You’re working with simple numbers, 6,12,18 can all be covered by mod 6, being that 6 goes into all 3 of those numbers. 21 we can just check a mod 21, and if it’s somewhere in between then it’s mod 21 mod 6.

Simple as that with those numbers.

### Answer：

What if you do something like so:

```
function boxes($number) {
if($number >= 21) {
$boxesOfTwentyOne = intval($number / 21);
$remainderOfTwetyOne = floor($number % 21);
if($remainderOfTwetyOne === 0.0) {
return $boxesOfTwentyOne . ' box(es) of 21';
}
$boxesOfTwentyOne = $boxesOfTwentyOne - 1;
$number >= 42 ? $textTwentyOne = $boxesOfTwentyOne . ' boxes of 21, ' : $textTwentyOne = '1 box of 21, ';
$sixesBoxes = floor($number % 21) + 21;
switch (true) {
case ($sixesBoxes == 24):
if($number >= 42) {
return $textTwentyOne . '1 box of 18 and 1 box of 6';
}
return '1 box of 18 and 1 box of 6';
break;
case ($sixesBoxes == 27):
return $boxesOfTwentyOne + 1 . ' box(es) of 21 and 1 box of 6';
break;
case ($sixesBoxes == 30):
if($number >= 42) {
return $textTwentyOne . '1 box of 18 and 1 box of 12';
}
return '1 box of 18 and 1 box of 12';
break;
case ($sixesBoxes == 33):
return $boxesOfTwentyOne + 1 . ' box(es) of 21 and 1 box of 12';
break;
case ($sixesBoxes == 36):
if($number >= 42) {
return $textTwentyOne . '2 boxes of 18';
}
return '2 boxes of 18';
break;
case ($sixesBoxes == 39):
return $boxesOfTwentyOne + 1 . ' box(es) of 21 and 1 box of 18';
break;
default:
return 'Not possible!';
break;
}
} else {
switch (true) {
case ($number == 6):
return '1 box of 6';
break;
case ($number == 12):
return '1 box of 12';
break;
case ($number == 18):
return '1 box of 18';
break;
default:
return 'Not possible!';
break;
}
}
}
```

EDIT: I have updated my answer, and now I think it is working properly. At least, it passed in all the tests I’ve made here.

### Answer：

This is actually array items summing up to a target where repetition is allowed problem.

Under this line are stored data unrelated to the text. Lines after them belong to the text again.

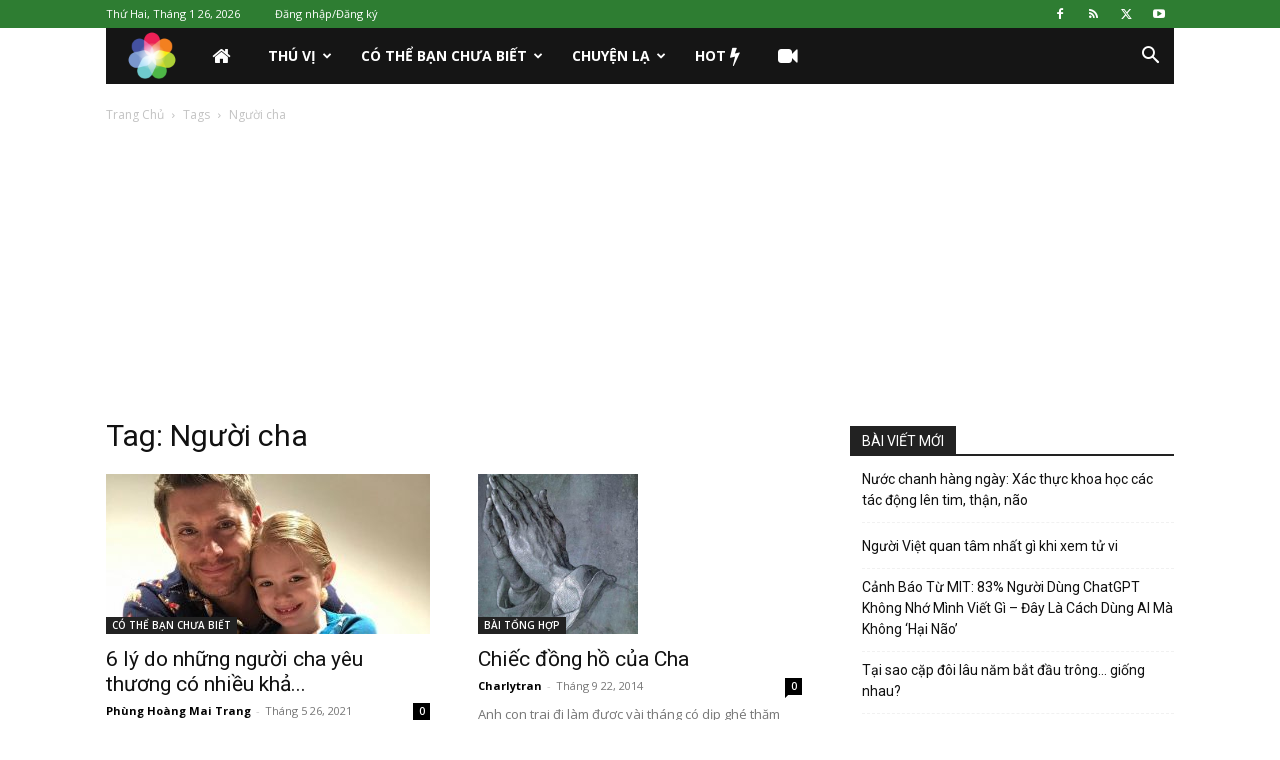

--- FILE ---
content_type: text/html; charset=utf-8
request_url: https://www.google.com/recaptcha/api2/aframe
body_size: 268
content:
<!DOCTYPE HTML><html><head><meta http-equiv="content-type" content="text/html; charset=UTF-8"></head><body><script nonce="imNNkpO-1-4V2FRNcGCPLg">/** Anti-fraud and anti-abuse applications only. See google.com/recaptcha */ try{var clients={'sodar':'https://pagead2.googlesyndication.com/pagead/sodar?'};window.addEventListener("message",function(a){try{if(a.source===window.parent){var b=JSON.parse(a.data);var c=clients[b['id']];if(c){var d=document.createElement('img');d.src=c+b['params']+'&rc='+(localStorage.getItem("rc::a")?sessionStorage.getItem("rc::b"):"");window.document.body.appendChild(d);sessionStorage.setItem("rc::e",parseInt(sessionStorage.getItem("rc::e")||0)+1);localStorage.setItem("rc::h",'1769419450352');}}}catch(b){}});window.parent.postMessage("_grecaptcha_ready", "*");}catch(b){}</script></body></html>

Since in many cases multiple box configurations will come up, you may chose to use the shortest boxes sub list or may be the boxes sublist with the available boxes at hand in real life.

Sorry my PHP is rusty… the below algorithm is in JS but you may simply adapt it to PHP. Of course you may freely change your box sizes to accomodate any number of bottles. So for the given boxes and target 87 we get in total 20 different solutions like

```
[12,18,18,18,21], [12,12,21,21,21] ... [6,6,6,6,6,6,6,6,6,6,6,21]
```

```
function items2T([n,...ns],t){cnt++ //remove cnt in production code
var c = ~~(t/n);
return ns.length ? Array(c+1).fill()
.reduce((r,_,i) => r.concat(items2T(ns, t-n*i).map(s => Array(i).fill(n).concat(s))),[])
: t % n ? []
: [Array(c).fill(n)];
};
var cnt = 0, result;
console.time("combos");
result = items2T([6,12,18,21], 87)
console.timeEnd("combos");
console.log(result);
console.log(`${result.length} many unique ways to sum up to 87
and ${cnt} recursive calls are performed`);
```

The code is taken from a previous answer of mine.